Yoshuf Karsh, the famous portrait photographer, once had his studio on the sixth floor of the hotel and the famous of the world would pop in for a photograph while visiting Ottawa on business.
The world has become a more casual place these days but we wanted to look good for such an elegant room. I had on my blue blazer and grey pants, Linda wore a green dress that looked wonderful with her auburn hair.
While waiting for our appetizers, Linda pointed out her necklace.
"You don't remember who brought this for me, do you?" she asked, an amused smile on her face.
I recognize a dangerous question when I hear one. The question implies this was a significant gift and its history should be branded, seared, in my memory banks.
Giant pistons begin pounding in my brain. A herd of memory elves go tearing through untold filing cabinets.
It is a simple necklace, a thin gold chain ending in a loop with a piece of jade in the center. It looks too modern for it to have been something her father would have given her or a precious memento from a deceased aunt.
"I brought this entire outfit to match the jade in this necklace." Linda tells me, her smile broadening as she notes my discomfort.
Was it a gift for a significant birthday? For one of our wedding anniversaries? Did one of our daughters buy it, one of my brothers, Linda's sister, her best friend? Think Barry think!

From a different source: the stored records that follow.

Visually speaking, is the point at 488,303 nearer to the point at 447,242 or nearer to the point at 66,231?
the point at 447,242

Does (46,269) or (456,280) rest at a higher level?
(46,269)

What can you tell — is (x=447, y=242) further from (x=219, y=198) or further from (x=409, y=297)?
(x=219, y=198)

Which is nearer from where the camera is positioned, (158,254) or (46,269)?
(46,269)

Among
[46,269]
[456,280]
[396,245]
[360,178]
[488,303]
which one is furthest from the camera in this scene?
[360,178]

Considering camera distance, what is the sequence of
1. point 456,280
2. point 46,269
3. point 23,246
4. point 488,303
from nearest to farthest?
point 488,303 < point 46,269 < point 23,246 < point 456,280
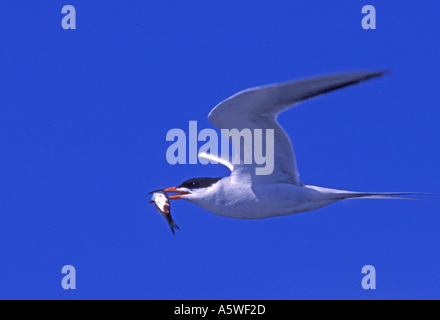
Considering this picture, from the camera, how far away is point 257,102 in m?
4.77

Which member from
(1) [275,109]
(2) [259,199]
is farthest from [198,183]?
(1) [275,109]

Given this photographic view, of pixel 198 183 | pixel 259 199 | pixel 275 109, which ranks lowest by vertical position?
pixel 259 199

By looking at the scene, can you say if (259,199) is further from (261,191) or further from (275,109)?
(275,109)

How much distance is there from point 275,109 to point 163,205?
1.92 meters

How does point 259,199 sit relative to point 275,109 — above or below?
below

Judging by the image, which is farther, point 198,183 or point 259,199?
point 198,183

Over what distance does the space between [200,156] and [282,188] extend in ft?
6.26

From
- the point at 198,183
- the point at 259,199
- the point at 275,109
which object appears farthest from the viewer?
the point at 198,183

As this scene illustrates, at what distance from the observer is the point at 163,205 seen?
601 centimetres

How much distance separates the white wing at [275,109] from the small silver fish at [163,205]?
97cm

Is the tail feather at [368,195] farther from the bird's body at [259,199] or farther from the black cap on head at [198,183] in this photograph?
the black cap on head at [198,183]

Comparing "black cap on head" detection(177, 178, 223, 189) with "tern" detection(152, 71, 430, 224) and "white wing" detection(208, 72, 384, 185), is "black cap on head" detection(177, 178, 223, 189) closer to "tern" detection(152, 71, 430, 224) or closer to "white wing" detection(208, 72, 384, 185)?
"tern" detection(152, 71, 430, 224)

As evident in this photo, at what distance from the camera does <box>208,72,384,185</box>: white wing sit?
4.18 metres

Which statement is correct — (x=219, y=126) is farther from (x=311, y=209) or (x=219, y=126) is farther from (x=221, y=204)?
(x=311, y=209)
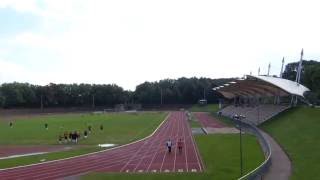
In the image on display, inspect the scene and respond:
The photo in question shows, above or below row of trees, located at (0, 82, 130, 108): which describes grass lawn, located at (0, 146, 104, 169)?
below

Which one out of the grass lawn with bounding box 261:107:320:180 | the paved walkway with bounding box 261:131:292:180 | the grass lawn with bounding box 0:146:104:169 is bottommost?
the grass lawn with bounding box 0:146:104:169

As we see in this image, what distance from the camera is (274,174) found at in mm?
28500

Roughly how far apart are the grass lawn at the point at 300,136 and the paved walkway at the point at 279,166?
0.38m

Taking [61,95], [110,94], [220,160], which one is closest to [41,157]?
[220,160]

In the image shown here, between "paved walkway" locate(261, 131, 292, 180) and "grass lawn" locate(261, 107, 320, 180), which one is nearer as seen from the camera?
"paved walkway" locate(261, 131, 292, 180)

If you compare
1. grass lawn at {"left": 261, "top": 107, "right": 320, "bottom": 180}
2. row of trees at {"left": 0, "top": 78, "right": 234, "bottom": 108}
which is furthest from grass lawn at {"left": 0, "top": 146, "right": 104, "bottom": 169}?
row of trees at {"left": 0, "top": 78, "right": 234, "bottom": 108}

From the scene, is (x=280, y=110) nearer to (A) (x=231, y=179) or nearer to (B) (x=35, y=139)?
(B) (x=35, y=139)

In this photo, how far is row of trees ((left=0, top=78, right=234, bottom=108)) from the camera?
164m

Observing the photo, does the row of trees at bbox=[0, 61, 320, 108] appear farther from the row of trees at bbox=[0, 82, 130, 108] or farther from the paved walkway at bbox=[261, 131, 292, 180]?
the paved walkway at bbox=[261, 131, 292, 180]

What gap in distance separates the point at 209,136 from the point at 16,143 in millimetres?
20192

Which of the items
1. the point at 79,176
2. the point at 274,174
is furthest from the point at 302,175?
the point at 79,176

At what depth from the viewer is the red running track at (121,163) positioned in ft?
103

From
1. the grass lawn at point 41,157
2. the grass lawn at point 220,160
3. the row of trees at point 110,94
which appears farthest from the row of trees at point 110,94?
the grass lawn at point 41,157

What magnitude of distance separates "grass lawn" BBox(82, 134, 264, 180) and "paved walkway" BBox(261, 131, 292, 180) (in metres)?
1.06
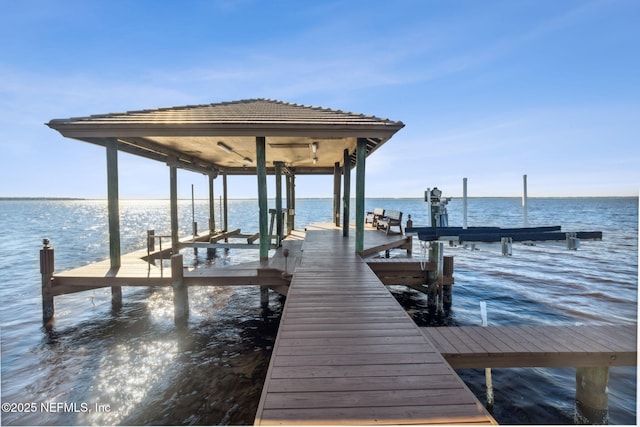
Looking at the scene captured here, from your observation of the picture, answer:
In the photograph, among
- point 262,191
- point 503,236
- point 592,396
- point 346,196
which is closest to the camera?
point 592,396

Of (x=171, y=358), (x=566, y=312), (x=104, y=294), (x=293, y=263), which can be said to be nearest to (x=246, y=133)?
(x=293, y=263)

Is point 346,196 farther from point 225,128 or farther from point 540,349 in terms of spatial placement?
point 540,349

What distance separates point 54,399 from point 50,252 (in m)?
3.73

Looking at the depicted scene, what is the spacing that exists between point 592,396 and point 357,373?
5.09 meters

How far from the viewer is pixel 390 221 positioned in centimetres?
1225

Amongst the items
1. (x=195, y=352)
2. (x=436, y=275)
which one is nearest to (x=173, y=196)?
(x=195, y=352)

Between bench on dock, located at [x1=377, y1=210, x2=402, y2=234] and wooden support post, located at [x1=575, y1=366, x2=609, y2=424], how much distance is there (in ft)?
24.6

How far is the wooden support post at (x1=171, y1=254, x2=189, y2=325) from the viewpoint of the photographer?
7219 millimetres

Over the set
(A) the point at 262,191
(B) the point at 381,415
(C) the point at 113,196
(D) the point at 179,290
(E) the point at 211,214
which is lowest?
(D) the point at 179,290

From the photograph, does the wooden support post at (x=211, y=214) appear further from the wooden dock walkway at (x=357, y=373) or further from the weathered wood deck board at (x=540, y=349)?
the weathered wood deck board at (x=540, y=349)

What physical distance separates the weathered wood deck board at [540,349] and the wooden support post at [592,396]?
33 centimetres

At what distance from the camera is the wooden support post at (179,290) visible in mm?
7219

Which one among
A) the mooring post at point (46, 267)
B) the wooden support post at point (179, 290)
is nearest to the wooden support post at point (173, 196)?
the mooring post at point (46, 267)

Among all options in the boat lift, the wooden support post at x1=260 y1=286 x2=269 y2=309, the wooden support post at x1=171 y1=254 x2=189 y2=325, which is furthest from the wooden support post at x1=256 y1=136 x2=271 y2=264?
the boat lift
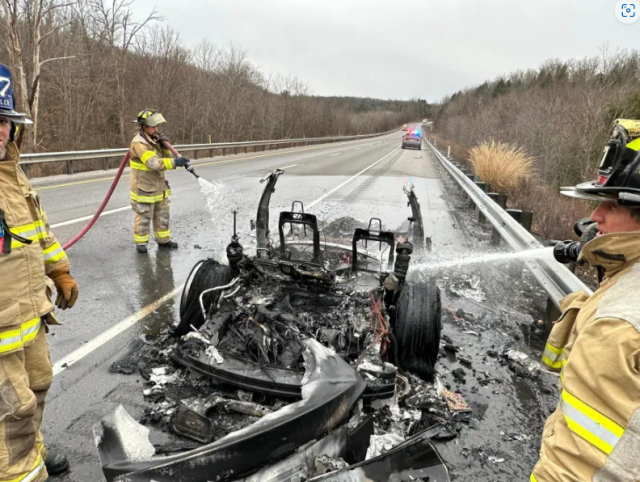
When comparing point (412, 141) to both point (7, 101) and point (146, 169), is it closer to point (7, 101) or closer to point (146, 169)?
point (146, 169)

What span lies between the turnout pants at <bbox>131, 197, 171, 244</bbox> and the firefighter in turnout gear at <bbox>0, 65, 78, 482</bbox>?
4.56 meters

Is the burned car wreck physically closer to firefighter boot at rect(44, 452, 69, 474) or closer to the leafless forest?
firefighter boot at rect(44, 452, 69, 474)

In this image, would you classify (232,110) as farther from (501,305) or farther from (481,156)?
(501,305)

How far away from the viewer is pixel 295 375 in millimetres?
2629

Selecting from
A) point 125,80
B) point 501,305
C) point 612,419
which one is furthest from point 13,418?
point 125,80

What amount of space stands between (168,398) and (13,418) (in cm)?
Result: 114

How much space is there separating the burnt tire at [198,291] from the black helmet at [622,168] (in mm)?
3026

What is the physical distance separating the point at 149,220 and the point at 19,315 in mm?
5002

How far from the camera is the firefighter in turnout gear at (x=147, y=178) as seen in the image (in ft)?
21.5

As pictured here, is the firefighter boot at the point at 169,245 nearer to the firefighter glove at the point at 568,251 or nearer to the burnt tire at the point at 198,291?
the burnt tire at the point at 198,291

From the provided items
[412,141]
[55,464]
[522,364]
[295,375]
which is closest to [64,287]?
[55,464]

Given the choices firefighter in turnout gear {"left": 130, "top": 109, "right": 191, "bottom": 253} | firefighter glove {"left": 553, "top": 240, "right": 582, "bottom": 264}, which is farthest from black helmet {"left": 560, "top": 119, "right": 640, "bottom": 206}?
firefighter in turnout gear {"left": 130, "top": 109, "right": 191, "bottom": 253}

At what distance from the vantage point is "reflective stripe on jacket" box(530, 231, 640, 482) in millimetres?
1184

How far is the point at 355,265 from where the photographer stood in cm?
394
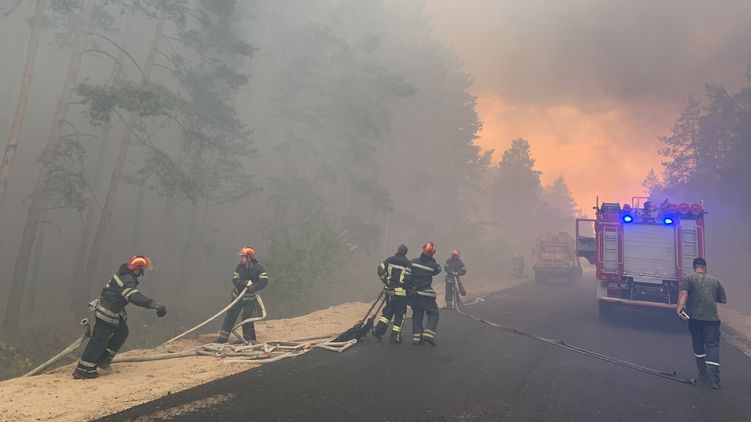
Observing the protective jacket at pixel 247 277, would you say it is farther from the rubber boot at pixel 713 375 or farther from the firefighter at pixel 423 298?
the rubber boot at pixel 713 375

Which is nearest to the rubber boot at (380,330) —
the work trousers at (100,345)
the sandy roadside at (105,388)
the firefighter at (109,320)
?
the sandy roadside at (105,388)

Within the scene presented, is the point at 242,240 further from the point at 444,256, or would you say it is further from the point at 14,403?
the point at 14,403

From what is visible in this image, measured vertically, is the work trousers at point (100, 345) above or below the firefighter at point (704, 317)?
below

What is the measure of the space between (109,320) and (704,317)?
8507mm

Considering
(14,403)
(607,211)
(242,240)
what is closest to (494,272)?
(242,240)

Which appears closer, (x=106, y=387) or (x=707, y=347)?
(x=106, y=387)

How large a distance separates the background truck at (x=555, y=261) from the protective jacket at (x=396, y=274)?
2001 cm

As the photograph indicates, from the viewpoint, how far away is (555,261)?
2589cm

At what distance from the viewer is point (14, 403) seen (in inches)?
177

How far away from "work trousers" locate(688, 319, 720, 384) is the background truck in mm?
19522

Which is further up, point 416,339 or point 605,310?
point 605,310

"You really don't remember do you?"
"Uhhh," or some such strangled sound escaped my lips.
"You brought it for me."
No! The worst of all possible outcomes! The giant pistons begin churning more rapidly. The memory elves go into hyper drive.
Nothing! They find nothing!
"On your first business trip to Calgary. When you were away so long..."
"Eureka!" Screams an elf from an ill lit cobweb strewn back alley of my brain. He's found it!
I'd been away for two weeks on business in Calgary and had gone out one afternoon to look for a gift for Linda, something that would show I missed her. Something memorable.
"Of course I remember," I recovered. "That was the time when the giant Russian woman attacked our house at 2 o'clock in the morning!"
That incident had been another impetus for the gift. Nervously alone in the house for the first time, someone had started frantically hammering on our front door at 2 am, terrifying Linda. Peeking out the window she could see it was a very large frightening and frightened woman. Talking to her through the locked door, and despite the woman's heavy Russian accent, Linda learned the woman's car had stalled outside our home and this was in the days before cell phones were common. Afraid to sit in her car in a strange neighbourhood until morning, the woman had come pounding on our door.
Equally afraid to let the woman in, and not certain what else to do, Linda called the police and when the police arrived, they called CAA who sent for a mechanic. Linda had invited the woman in and made coffee while they waited.
"So you do remember," Linda happily interrupted my revere.
"How could I forget," I said. "Your new outfit matches the jade perfectly."
"New outfit? I brought this three years ago for our anniversary."
The exhausted elves didn't move. Some things are just a lost cause.
Fortunately, the waiter arrived with our appetizers about then and the conversation turned to other things.
And over time this memory too shall fade. Or be stored in a filing cabinet down an ill lit cobweb strewn back alley of my brain, which amounts to the same thing.